In contrast to institutional caution, passive funds are flooding in. The QQQ ETF saw net inflows of $10 billion in April, a record for its largest single-month inflow. Semiconductor ETFs attracted approximately $5 billion in net inflows, also a historically significant level. Trading volume in a triple-leveraged semiconductor ETF last week particularly drew market attention. Furthermore, a high-beta momentum pair basket recorded one of its worst single-day performances on record following a Wall Street Journal report about OpenAI; this factor remains crowded, and Goldman's trading desk has observed clients shifting towards defined-loss protection strategies.

Goldman Trading Desk Preferences and Earnings Season Signals Garrett believes that "the easy money from simply going long beta has been made." His current preferred directions include:

Going long gold ("feels like the timing is right"); Going long emerging market tech stocks, which are cheaper than their U.S. counterparts—open interest in call options for the South Korea ETF (EWY) has surged to a record high; Going long AI infrastructure (U.S. industrial stocks continue to be sold, creating short-squeeze potential); Going long hyperscale cloud providers while being underweight semiconductors—Goldman Sachs formally launched this strategy last Thursday.

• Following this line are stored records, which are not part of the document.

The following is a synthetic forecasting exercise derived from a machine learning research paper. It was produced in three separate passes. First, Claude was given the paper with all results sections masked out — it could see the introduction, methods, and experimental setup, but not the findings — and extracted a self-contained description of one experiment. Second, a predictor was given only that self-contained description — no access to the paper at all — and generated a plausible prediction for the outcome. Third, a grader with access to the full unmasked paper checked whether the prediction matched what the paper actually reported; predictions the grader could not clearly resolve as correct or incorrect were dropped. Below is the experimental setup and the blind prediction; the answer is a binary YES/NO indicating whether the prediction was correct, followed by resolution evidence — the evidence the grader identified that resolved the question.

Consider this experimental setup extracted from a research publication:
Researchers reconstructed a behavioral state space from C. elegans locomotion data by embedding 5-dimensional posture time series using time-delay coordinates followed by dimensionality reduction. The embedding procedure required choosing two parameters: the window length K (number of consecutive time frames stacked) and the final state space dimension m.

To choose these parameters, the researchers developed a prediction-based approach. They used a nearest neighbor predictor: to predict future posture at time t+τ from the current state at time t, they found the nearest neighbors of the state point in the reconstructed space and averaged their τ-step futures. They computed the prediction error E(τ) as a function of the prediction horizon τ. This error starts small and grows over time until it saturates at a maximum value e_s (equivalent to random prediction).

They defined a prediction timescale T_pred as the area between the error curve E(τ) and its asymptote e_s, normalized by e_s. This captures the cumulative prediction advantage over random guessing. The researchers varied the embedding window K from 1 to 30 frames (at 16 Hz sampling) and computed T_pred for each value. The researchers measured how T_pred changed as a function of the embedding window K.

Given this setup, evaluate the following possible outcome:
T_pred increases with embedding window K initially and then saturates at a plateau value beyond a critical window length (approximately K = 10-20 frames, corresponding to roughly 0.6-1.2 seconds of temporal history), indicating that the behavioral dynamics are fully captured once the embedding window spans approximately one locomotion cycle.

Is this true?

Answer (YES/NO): NO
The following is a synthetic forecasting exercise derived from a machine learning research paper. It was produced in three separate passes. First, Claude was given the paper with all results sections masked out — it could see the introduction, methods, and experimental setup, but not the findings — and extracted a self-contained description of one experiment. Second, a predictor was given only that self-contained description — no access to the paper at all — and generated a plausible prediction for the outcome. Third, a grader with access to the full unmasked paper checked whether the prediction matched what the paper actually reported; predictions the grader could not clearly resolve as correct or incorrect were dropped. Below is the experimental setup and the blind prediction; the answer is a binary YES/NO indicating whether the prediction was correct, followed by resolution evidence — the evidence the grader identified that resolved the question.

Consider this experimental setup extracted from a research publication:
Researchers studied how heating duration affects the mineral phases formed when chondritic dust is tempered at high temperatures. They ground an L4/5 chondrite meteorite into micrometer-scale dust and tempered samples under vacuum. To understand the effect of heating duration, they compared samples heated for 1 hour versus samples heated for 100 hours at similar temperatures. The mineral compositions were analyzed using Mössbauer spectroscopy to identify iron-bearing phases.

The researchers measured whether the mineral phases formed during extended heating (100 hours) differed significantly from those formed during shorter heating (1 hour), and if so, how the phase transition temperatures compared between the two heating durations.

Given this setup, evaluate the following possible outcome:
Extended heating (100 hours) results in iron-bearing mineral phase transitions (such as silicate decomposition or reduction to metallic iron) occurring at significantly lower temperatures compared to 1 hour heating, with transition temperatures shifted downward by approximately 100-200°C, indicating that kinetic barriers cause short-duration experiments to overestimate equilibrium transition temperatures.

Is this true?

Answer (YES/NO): NO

As a "hedge against the consensus" trade, he is also discussing the possibility of Europe's SX5E index outperforming the Nasdaq—stating that "being underweight Europe and long U.S. tech" is already a crowded trade.

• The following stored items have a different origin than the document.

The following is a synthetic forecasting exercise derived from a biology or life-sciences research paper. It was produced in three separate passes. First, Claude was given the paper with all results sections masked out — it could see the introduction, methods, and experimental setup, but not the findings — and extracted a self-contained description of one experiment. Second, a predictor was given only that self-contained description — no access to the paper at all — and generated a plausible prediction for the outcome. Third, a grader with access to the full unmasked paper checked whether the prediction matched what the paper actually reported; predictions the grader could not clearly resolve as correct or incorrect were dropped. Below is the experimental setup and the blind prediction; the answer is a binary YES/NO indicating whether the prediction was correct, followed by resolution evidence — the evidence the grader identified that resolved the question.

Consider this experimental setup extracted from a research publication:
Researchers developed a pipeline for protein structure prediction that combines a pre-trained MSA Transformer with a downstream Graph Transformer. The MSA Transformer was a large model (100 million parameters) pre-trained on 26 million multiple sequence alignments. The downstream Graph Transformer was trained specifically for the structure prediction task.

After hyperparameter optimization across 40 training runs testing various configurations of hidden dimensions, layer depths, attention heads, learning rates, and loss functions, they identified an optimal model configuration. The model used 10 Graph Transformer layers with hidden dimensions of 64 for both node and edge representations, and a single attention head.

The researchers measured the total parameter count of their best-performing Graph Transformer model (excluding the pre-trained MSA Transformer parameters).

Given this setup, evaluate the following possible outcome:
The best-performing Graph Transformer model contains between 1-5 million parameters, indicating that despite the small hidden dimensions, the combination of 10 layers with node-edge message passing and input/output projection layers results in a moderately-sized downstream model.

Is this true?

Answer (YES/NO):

Regarding the earnings season, according to Ben Snider, Goldman Sachs' chief U.S. equity strategist, 63% of S&P 500 companies have reported Q1 results. Of these, 61% have beaten earnings estimates by more than one standard deviation, while only 5% have missed by more than one standard deviation (the lowest miss rate excluding the COVID period). Q1 EPS growth is on track to be the highest in five years. However, the initial expectations bar was set very low, and stocks that beat estimates have received almost no reward—the excess return is only about 20 basis points, among the lowest on record. This week, 128 S&P 500 constituents (representing 11% of the index's market cap) are scheduled to report earnings. AMD is the most watched, with an implied earnings move of 7.2%; its stock fell 17.3% following its last earnings report.